> _Activity list_
[a] In the message about SPF below, who hosts the writer's DNS record?
[b] Print the part of the message about SPF below that runs from "I'm doubtful that" to "on it's side.".

> _Extract_

I'm doubtful that changing the ESMTP protocol will fly -- there are
still lots of people using SMTP and it isn't clear how quickly the
firewall vendors will change to incorporate the new command. On the
other hand, it does have simplicity and cleanness on it's side.
I think that the argument for using HTTP is fairly persuasive. In
particular, I can see a mechanism 'http' which takes a URL as an
argument. Thus we could do:
http://www.{%d}/cgi-bin/spf.cgi?sender=%{U}&ip=%{I}
This could either return "v=spf1 +all" or "v=spf1 -all" depending on
whether the operation was allowed. I'm convinced that we would find a
crop of people implementing these little CGI scripts that implemented
arbitrary policies. This is similar to the ESMTP approach outlined by Dan.
Philip
p.s. My ISP does not permit outbound port 25 connections except to their
mail server. This means that I would not be able to do SPF checking if
the only option was the ESMTP extension. I would have to rely on their
mail server to do it for me....... It would also mean that if my
machine at home (which is my mail server) goes down (or my ISP cuts me
off), then I would not be able to *send* mail via another path. With
regular SPF, I could change my DNS record (hosted by zoneedit) and then
send mail from anywhere.
Dan Boresjo wrote:
On Saturday 22 November 2003 3:08 am, Jasper Wallace wrote:
Personaly if we're going use more that one underlying protocol for SPF then
the non-dns protocol should be SMTP, as someone else proviously proposed
I don't recall the previous posting, so forgive me if am repeating stuff that
has been said before. Using SMTP _only_ (no DNS extras at all) was my first
thought on the issue of sender authentication.
I'm thinking that whatever daemon is running on port 25 of an MX is the
'official contact' for that domain's SMTP operations, and it makes sense to
ask it about who is permitted to send mail. Why not just create an ESMTP
extension for sender repudiation?
The simplest implementation would be a simple 'oracle'. If we were to call the
extension 'XSPF' (for now) and have the grammar:
'XSPF' <SP> (SENDER-HOSTNAME|SENDER_IP) <SP> DOMAIN <SP> LOCALPART
and reponse of the form:
250 <SP> ('ALLOW'|'DENY') <SP> 'FOR' <SP> TTL-VALUE <SP> 'SECONDS' [<SP> 'FOR
ALL']
Where the option 'FOR ALL' in the response means the response is valid for all
localparts in the domain. The rest should be obvious...

> _Source material_

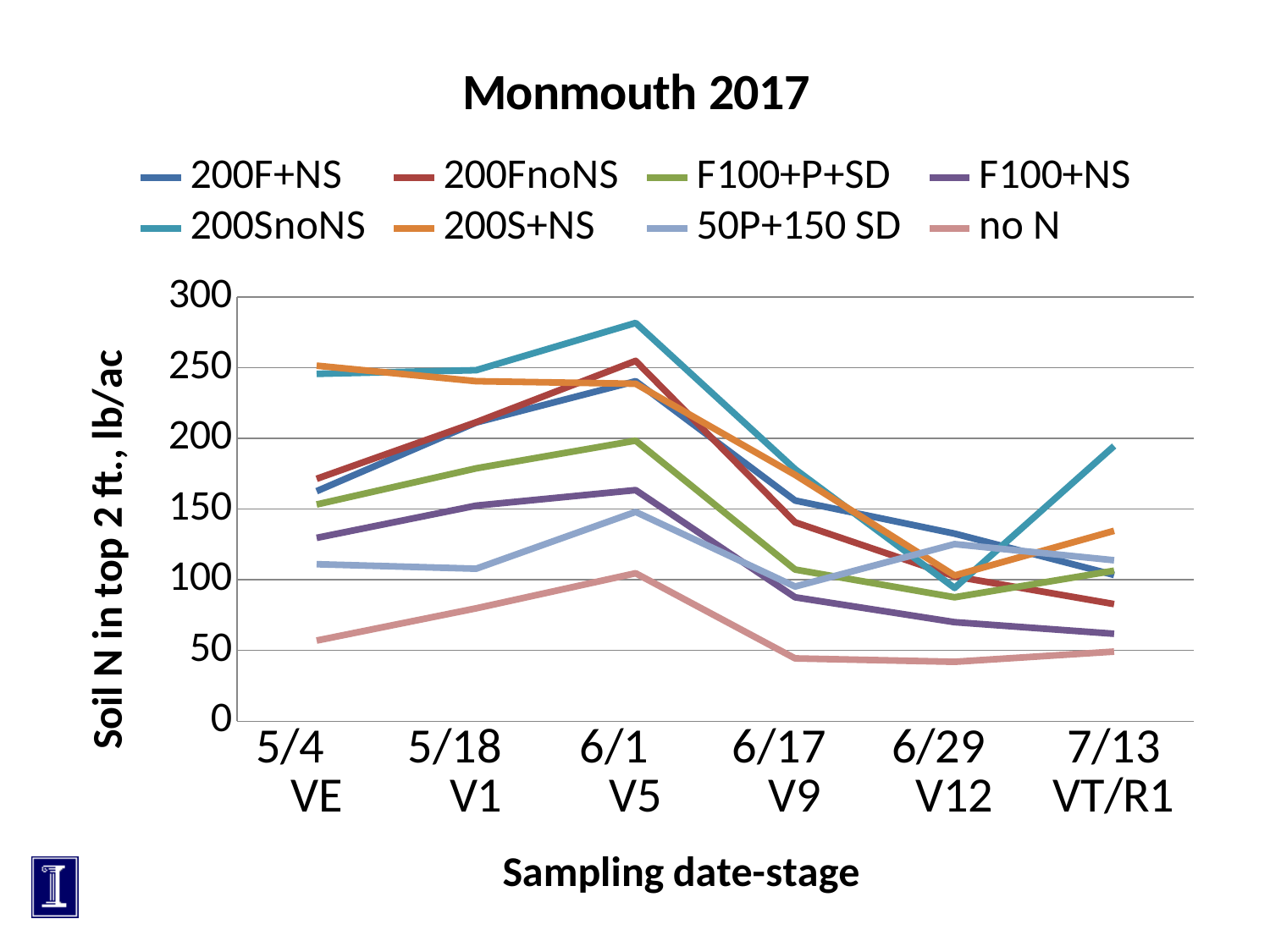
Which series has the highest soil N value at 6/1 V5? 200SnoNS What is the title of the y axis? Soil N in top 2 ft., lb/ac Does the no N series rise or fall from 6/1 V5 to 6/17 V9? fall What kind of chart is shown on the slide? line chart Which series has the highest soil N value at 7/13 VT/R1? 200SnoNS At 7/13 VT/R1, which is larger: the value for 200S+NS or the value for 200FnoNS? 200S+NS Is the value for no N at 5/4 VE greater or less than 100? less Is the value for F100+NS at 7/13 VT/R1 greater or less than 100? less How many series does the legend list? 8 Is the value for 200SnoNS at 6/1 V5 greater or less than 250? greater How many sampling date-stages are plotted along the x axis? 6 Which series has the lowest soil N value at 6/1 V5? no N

> _Written responses_
[a] Zoneedit hosts it.

[b]
I'm doubtful that changing the ESMTP protocol will fly -- there are
still lots of people using SMTP and it isn't clear how quickly the
firewall vendors will change to incorporate the new command. On the
other hand, it does have simplicity and cleanness on it's side.